(What is asked): How many lines in the entries below contain the string "instances"? Reply with the number alone.

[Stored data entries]
***
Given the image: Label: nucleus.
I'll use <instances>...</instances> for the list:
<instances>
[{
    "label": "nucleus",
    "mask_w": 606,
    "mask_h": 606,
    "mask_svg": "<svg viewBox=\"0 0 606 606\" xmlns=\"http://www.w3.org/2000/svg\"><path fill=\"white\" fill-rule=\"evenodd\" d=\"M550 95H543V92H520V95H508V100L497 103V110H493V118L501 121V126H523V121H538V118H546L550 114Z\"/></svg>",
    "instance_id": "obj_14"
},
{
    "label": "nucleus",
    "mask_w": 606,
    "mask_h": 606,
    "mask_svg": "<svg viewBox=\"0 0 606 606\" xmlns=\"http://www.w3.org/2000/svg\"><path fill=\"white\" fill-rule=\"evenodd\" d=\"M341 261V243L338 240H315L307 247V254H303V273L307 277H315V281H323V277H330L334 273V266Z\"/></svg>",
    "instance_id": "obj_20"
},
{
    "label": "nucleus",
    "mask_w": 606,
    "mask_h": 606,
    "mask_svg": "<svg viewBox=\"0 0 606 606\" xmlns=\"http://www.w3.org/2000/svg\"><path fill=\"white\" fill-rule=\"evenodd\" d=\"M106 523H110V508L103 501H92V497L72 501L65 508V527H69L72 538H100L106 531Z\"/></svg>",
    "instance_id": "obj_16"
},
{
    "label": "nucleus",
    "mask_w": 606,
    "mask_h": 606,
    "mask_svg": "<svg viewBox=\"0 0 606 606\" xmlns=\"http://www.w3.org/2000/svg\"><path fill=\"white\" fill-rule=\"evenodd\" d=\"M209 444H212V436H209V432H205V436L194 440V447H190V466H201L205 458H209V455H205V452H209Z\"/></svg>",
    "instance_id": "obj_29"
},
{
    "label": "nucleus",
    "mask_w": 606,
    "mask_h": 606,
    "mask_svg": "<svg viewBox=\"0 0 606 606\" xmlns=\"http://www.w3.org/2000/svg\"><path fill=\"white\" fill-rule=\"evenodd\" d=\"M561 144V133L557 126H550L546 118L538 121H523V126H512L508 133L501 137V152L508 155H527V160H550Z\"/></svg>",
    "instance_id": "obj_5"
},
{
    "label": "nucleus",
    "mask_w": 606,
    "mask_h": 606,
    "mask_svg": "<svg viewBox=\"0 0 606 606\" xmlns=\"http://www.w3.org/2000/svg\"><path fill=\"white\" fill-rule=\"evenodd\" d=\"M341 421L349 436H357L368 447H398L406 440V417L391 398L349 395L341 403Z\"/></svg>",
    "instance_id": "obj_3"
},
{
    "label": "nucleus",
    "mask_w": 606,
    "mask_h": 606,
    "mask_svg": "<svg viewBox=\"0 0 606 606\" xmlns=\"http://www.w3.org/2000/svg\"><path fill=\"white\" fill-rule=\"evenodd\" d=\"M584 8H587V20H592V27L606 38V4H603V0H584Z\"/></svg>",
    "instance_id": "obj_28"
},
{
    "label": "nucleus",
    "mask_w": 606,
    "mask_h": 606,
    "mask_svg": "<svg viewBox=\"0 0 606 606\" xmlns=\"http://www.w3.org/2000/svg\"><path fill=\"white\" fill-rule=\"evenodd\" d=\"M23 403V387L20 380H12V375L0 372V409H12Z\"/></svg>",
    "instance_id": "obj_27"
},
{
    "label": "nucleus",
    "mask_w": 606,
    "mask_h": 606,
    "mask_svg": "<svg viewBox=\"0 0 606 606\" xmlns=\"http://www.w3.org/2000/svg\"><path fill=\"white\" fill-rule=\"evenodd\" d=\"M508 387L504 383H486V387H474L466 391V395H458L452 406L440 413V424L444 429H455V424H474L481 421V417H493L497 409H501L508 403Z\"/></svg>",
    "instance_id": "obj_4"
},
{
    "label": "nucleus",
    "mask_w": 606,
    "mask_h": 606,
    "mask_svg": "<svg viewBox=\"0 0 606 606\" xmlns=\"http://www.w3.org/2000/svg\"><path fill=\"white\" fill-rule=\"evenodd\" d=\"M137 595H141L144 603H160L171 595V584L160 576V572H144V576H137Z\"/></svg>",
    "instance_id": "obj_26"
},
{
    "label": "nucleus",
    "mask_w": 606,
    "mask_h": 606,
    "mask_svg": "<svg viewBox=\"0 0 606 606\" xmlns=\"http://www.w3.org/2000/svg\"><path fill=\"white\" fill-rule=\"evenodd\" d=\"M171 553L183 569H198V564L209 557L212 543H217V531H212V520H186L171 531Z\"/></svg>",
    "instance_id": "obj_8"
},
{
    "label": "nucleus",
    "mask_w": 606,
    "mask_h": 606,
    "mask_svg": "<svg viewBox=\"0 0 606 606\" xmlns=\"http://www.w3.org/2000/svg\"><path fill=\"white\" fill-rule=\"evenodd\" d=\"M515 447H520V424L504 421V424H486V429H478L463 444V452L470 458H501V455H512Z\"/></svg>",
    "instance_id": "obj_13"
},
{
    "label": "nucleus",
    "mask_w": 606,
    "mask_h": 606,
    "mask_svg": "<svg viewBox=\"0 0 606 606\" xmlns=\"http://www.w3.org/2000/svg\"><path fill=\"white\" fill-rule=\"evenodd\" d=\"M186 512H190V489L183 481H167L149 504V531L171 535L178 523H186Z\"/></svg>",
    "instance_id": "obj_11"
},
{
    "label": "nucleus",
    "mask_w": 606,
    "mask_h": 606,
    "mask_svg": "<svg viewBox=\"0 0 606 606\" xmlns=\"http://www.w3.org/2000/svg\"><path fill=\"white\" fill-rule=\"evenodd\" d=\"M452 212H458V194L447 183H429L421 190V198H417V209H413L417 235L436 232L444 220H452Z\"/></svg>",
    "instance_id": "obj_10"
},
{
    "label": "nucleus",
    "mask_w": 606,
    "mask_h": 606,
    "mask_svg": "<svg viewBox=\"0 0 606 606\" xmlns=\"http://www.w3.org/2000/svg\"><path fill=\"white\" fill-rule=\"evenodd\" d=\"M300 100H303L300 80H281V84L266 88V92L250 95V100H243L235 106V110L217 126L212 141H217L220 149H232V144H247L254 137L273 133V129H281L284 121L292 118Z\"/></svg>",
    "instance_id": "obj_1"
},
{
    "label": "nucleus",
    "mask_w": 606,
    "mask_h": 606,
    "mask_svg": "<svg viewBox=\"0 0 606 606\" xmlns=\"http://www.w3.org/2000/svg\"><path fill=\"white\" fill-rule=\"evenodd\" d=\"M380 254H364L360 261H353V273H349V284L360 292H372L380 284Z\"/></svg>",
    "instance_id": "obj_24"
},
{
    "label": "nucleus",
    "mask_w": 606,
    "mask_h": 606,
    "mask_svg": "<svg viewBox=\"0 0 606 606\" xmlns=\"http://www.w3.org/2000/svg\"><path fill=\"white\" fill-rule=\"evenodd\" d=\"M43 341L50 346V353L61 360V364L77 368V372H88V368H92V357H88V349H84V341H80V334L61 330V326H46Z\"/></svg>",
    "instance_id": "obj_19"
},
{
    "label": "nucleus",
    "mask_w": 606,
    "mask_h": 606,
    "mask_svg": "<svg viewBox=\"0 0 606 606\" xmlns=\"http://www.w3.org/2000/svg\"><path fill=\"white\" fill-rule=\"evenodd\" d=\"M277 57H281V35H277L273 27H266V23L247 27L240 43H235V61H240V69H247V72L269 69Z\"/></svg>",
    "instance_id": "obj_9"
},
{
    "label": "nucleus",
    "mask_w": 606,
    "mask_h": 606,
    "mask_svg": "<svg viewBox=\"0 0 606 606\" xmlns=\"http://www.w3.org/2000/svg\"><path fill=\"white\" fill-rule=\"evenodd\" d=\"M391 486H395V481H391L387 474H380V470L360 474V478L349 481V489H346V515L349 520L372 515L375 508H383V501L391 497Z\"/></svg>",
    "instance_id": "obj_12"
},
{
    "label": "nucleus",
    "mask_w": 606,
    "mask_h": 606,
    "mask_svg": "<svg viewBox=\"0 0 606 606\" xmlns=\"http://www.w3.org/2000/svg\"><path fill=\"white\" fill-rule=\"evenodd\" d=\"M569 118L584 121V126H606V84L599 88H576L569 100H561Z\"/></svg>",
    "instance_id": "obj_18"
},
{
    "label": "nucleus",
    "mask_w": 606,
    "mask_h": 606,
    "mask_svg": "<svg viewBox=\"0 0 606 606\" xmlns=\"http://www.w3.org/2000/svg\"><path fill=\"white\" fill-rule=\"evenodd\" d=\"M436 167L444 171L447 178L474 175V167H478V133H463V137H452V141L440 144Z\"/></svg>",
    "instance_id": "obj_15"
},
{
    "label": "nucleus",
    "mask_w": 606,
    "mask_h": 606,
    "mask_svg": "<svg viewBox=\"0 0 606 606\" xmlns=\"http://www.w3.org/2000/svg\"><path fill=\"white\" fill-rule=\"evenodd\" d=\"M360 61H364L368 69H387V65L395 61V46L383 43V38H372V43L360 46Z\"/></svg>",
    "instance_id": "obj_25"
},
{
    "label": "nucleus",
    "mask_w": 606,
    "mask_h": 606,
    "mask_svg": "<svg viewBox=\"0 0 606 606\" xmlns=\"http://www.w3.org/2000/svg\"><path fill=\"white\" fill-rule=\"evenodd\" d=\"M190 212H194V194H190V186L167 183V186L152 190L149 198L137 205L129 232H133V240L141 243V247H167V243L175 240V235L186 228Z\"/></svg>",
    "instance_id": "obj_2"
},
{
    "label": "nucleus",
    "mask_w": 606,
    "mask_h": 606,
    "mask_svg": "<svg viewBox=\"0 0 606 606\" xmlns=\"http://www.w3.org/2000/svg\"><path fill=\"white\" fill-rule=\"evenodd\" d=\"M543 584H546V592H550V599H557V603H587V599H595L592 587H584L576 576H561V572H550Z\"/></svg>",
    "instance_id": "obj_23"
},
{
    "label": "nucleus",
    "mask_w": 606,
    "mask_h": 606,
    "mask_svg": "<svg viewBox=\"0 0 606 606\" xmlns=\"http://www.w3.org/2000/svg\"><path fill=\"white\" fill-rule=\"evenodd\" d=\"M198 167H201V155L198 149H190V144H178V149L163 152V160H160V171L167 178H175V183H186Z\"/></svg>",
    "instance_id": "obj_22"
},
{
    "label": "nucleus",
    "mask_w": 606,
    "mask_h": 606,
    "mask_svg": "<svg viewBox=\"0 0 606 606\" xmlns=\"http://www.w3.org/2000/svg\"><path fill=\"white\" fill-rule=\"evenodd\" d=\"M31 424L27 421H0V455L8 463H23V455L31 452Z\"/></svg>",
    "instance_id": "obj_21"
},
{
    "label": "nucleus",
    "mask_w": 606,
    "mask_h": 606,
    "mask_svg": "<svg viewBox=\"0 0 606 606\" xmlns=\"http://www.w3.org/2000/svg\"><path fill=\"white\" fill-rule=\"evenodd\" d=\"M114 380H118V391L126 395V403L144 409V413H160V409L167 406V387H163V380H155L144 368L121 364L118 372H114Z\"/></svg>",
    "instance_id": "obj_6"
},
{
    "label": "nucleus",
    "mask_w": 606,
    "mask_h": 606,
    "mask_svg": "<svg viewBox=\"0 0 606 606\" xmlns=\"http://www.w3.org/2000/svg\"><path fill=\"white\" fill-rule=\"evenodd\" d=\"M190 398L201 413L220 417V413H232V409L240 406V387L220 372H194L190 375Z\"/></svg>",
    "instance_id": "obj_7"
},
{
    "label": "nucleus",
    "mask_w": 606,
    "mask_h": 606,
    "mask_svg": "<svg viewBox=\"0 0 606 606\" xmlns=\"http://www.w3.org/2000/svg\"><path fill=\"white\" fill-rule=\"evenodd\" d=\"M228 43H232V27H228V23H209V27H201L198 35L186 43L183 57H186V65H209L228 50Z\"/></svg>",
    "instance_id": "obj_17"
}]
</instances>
***
(Solved exercise): 3